Indian Hotels Company (IHCL) reported consolidated revenue of ₹2,765 crore for the fourth quarter, marking a 14% increase year-on-year. EBITDA grew to ₹973 crore with margins at 35.2%, and adjusted profit after tax reached ₹600 crore, up nearly 15%. The company navigated disruptions from the West Asia conflict, which led to consolidated cancellations worth ₹400-500 crore. Management indicated an enterprise-level revenue impact closer to ₹1,000 crore.
Growth trends showed a moderation in March to 11% from 15% in January and February, coinciding with the impact of geopolitical events. Standalone revenue saw a 12% year-on-year rise to ₹1,660 crore, with EBITDA and PAT excluding exceptional items climbing 17% and 24% respectively. Domestic same-store RevPAR increased by 11.6%, driven by a 15% jump in room revenue, underscoring resilient local demand.
Domestic demand remained the primary growth engine, with leisure travel holding firm and business travel showing gradual recovery across urban markets. Goa, in particular, reported robust growth around 25% in March-April. Properties in Mumbai continued to operate at over 90% occupancy, while the foreign guest mix remained stable at approximately 30% for standalone operations.
Nuvama's Growth Outlook
Brokerage firm Nuvama upgraded IHCL to a 'Hold' rating from 'Reduce' and raised its price target to ₹676. The firm cited higher visibility of non-like-for-like growth as a key driver. IHCL's operational portfolio comprises 375 hotels with over 33,000 keys, complemented by a pipeline of 254 hotels adding another 31,300 keys, largely in asset-light or managed formats. Management has guided for 12-14% revenue growth in FY27, supported by over 60 new hotel openings and room additions.
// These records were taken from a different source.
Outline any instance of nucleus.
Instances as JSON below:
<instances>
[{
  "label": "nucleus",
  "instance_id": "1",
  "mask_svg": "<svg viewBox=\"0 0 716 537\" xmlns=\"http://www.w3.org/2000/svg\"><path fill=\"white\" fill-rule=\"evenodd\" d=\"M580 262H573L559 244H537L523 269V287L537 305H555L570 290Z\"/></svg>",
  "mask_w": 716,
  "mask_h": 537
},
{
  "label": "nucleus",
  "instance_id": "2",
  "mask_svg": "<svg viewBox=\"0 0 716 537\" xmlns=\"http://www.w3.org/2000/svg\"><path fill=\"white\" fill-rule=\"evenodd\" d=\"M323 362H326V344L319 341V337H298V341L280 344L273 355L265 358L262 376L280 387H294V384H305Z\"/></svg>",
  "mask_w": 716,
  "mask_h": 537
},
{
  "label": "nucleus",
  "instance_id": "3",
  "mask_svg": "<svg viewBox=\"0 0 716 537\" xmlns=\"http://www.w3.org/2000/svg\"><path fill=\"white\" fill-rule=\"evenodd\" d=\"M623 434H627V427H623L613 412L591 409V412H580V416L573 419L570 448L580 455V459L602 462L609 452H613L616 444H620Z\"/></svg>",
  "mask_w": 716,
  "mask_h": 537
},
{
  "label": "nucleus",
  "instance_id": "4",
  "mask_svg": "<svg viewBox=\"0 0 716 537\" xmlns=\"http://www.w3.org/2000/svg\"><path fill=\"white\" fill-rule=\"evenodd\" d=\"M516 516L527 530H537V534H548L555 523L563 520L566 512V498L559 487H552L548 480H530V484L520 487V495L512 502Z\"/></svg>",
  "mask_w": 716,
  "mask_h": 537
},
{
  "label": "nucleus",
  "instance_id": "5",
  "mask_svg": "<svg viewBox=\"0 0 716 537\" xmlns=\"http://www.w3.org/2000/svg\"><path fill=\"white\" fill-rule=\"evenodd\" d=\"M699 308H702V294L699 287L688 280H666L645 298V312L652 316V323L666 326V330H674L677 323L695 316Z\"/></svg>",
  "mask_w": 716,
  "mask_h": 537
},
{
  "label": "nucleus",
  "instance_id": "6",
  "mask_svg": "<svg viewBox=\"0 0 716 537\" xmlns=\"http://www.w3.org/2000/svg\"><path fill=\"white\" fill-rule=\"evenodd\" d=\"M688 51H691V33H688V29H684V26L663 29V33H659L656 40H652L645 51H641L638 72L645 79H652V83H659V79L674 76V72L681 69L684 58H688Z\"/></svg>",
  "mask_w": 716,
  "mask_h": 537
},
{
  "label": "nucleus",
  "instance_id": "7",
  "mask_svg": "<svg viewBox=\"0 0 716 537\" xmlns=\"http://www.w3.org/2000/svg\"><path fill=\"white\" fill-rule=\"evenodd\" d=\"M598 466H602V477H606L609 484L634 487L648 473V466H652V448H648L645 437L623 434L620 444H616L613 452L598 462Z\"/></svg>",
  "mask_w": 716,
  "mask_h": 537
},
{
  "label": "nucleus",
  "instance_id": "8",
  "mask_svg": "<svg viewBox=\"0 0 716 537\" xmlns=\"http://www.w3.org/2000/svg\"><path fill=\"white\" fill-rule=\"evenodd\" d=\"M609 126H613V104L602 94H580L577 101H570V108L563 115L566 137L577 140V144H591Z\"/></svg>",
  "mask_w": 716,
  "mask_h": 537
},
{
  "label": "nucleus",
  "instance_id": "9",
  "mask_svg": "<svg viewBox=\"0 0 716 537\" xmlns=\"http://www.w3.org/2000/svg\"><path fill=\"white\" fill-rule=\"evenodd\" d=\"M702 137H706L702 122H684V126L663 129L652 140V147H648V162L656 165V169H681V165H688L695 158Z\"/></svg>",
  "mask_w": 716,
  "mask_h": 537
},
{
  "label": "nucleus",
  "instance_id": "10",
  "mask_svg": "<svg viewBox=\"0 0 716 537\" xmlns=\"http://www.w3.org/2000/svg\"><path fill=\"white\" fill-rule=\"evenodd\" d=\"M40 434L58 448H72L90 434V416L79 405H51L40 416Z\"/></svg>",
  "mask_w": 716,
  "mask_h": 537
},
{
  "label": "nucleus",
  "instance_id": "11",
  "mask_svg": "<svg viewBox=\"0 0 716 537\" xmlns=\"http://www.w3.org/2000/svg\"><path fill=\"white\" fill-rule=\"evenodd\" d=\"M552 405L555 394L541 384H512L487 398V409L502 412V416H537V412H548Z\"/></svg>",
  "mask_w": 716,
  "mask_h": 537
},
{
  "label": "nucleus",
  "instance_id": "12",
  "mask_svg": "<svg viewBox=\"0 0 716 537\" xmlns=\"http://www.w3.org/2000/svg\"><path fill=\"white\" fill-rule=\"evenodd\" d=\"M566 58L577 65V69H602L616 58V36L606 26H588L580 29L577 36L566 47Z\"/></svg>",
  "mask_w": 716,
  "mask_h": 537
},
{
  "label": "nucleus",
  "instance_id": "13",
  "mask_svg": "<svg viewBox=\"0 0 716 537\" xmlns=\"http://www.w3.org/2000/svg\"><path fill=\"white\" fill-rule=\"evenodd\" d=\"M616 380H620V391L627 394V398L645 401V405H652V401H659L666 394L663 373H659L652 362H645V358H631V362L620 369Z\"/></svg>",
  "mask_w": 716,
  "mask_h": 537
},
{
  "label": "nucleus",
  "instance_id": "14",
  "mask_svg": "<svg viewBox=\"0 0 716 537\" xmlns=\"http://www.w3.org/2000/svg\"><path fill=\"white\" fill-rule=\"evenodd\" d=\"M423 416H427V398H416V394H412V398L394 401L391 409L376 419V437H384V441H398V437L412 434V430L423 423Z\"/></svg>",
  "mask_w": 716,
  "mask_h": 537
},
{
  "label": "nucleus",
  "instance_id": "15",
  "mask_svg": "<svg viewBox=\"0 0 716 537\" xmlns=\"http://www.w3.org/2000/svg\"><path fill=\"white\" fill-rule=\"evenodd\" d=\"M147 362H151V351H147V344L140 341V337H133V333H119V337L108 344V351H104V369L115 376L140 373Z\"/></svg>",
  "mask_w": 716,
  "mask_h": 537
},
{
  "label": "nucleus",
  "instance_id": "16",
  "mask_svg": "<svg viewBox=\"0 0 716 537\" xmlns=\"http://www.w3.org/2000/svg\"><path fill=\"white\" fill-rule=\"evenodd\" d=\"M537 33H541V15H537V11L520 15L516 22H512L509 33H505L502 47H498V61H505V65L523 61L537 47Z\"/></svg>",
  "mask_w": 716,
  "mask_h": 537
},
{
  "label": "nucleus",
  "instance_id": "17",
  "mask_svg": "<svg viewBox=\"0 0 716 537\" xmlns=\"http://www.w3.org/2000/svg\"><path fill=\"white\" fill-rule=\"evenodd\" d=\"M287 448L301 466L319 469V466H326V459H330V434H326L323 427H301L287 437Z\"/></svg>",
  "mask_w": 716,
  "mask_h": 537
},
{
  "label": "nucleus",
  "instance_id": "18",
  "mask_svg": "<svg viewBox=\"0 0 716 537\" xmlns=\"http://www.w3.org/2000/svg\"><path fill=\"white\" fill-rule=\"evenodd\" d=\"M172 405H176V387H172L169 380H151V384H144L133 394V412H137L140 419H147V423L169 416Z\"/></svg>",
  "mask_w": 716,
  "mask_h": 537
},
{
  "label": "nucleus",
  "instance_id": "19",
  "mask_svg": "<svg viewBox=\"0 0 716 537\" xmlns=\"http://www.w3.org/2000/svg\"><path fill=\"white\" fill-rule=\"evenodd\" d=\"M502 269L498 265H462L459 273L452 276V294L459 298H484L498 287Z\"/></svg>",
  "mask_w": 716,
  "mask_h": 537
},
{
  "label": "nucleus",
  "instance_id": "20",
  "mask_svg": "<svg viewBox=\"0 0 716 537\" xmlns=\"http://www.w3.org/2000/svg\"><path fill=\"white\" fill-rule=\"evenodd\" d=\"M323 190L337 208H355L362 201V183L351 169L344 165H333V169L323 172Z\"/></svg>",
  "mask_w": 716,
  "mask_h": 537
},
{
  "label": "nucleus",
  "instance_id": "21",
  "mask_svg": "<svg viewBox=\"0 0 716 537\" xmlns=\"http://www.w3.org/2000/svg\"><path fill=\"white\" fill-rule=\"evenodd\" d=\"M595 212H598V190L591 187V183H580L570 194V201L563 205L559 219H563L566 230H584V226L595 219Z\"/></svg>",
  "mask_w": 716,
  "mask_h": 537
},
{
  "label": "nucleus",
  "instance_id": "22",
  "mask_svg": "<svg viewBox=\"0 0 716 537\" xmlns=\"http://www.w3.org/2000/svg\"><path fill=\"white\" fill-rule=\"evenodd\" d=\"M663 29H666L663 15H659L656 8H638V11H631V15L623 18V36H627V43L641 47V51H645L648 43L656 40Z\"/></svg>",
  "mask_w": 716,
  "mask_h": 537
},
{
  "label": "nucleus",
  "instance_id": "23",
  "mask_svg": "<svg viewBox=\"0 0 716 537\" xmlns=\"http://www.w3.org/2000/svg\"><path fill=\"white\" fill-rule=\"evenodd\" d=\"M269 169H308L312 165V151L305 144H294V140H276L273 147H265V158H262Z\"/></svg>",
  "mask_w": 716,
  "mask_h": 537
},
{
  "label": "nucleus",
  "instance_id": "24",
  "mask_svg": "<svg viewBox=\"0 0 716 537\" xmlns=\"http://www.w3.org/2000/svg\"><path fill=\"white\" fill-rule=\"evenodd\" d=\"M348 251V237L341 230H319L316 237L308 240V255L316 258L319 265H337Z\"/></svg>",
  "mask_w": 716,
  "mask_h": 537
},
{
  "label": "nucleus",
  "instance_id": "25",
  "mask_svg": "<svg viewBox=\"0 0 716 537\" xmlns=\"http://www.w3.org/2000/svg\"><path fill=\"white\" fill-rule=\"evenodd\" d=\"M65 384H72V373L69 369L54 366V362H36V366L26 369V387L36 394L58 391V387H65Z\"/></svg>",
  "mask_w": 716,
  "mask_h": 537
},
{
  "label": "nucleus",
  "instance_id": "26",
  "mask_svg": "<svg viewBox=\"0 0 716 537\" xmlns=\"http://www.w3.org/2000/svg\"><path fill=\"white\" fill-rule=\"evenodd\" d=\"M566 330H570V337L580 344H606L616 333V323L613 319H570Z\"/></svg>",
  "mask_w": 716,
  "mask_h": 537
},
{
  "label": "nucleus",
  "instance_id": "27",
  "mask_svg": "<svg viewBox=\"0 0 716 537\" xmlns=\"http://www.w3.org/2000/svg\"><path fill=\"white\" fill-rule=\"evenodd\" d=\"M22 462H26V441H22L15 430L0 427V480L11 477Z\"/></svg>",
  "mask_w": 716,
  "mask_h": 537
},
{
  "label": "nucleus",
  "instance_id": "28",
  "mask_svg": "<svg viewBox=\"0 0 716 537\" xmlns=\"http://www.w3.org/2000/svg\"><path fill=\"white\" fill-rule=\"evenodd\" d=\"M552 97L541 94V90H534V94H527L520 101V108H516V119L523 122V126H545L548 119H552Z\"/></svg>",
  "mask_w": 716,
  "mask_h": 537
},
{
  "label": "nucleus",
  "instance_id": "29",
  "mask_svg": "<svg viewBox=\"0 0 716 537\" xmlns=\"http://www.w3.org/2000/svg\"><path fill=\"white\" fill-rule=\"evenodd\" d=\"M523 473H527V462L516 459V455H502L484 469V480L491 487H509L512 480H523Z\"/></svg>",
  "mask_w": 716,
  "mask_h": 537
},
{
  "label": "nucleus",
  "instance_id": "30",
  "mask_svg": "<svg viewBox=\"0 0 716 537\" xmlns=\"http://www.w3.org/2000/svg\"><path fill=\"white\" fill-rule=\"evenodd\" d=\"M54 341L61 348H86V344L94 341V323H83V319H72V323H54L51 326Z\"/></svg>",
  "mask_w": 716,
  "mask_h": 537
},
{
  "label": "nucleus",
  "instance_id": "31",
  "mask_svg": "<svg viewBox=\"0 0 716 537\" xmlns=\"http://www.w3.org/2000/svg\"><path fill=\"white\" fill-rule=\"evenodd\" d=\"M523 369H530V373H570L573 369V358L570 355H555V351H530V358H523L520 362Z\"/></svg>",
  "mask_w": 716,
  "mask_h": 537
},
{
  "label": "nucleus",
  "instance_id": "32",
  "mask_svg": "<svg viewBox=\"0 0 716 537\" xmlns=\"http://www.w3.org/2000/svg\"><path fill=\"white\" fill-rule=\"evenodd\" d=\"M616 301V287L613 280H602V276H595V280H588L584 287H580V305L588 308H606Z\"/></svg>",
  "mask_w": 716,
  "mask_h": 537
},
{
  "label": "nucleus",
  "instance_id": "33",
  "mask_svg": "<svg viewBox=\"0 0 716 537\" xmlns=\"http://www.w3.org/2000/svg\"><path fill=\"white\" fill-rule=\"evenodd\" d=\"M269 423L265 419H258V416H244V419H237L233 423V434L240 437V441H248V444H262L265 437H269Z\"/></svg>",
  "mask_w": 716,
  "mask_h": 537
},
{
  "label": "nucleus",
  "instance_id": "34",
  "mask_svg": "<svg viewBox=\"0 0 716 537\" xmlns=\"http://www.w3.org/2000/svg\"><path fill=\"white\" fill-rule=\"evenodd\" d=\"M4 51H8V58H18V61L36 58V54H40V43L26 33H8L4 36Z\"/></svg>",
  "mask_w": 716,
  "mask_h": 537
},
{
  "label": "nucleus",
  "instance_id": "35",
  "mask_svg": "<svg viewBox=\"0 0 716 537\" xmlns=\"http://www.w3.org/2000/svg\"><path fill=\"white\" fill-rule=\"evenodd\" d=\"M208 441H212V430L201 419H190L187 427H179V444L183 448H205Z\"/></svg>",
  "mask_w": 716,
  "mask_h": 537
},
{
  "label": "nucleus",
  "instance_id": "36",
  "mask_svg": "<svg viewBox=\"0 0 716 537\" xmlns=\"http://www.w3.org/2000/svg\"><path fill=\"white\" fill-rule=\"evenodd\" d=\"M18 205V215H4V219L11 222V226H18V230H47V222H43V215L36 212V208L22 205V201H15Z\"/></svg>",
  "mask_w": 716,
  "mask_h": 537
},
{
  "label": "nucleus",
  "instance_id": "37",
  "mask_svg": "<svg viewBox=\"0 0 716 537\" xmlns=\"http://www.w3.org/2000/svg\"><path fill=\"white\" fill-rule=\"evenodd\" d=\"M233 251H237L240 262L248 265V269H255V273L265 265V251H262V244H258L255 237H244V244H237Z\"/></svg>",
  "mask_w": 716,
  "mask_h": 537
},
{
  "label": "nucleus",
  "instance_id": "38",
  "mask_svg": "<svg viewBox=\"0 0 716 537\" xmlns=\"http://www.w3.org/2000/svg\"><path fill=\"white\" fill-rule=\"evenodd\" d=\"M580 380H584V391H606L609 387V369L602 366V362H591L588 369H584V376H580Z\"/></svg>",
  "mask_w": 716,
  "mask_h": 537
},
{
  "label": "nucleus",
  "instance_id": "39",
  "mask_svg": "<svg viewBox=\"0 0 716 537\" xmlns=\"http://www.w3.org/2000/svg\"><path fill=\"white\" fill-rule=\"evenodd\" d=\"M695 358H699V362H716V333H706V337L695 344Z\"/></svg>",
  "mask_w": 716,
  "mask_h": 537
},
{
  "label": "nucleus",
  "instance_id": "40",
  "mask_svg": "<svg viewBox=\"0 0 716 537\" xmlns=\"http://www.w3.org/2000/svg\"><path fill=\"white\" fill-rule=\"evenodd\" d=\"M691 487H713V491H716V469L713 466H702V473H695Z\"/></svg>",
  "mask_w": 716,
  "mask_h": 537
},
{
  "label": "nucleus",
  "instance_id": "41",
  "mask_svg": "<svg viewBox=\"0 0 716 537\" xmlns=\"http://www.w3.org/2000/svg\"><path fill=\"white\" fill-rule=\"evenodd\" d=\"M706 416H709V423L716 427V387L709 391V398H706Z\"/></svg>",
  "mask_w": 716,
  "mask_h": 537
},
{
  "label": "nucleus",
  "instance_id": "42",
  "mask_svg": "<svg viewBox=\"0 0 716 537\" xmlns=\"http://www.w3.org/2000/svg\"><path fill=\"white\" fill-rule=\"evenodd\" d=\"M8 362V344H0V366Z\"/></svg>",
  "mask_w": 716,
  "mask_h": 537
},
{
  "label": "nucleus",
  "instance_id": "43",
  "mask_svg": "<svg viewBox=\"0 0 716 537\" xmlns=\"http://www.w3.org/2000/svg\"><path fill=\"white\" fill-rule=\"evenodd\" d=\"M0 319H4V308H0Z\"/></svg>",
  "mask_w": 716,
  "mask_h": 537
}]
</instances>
Nuvama anticipates around 4-5% of this growth from non-like-for-like contributions, with rate-led growth contributing 7-9% to ARR and RevPAR. India's upcoming BRICS presidency in CY26 is also flagged as a potential tailwind for diplomatic travel.
Key Risks and Valuation
Despite the upgrade, Nuvama maintained a 'Hold' rating, flagging the Prime Minister's austerity announcement as a potential overhang on domestic travel spending. The brokerage also noted that growth dependent on new hotel launches faces historical risks of delays, such as the Taj Frankfurt opening being pushed to FY27. IHCL's commentary was described as more cautious than usual. The stock is currently trading at approximately 27 times its FY27 and 23 times its FY28 estimated EV/EBITDA.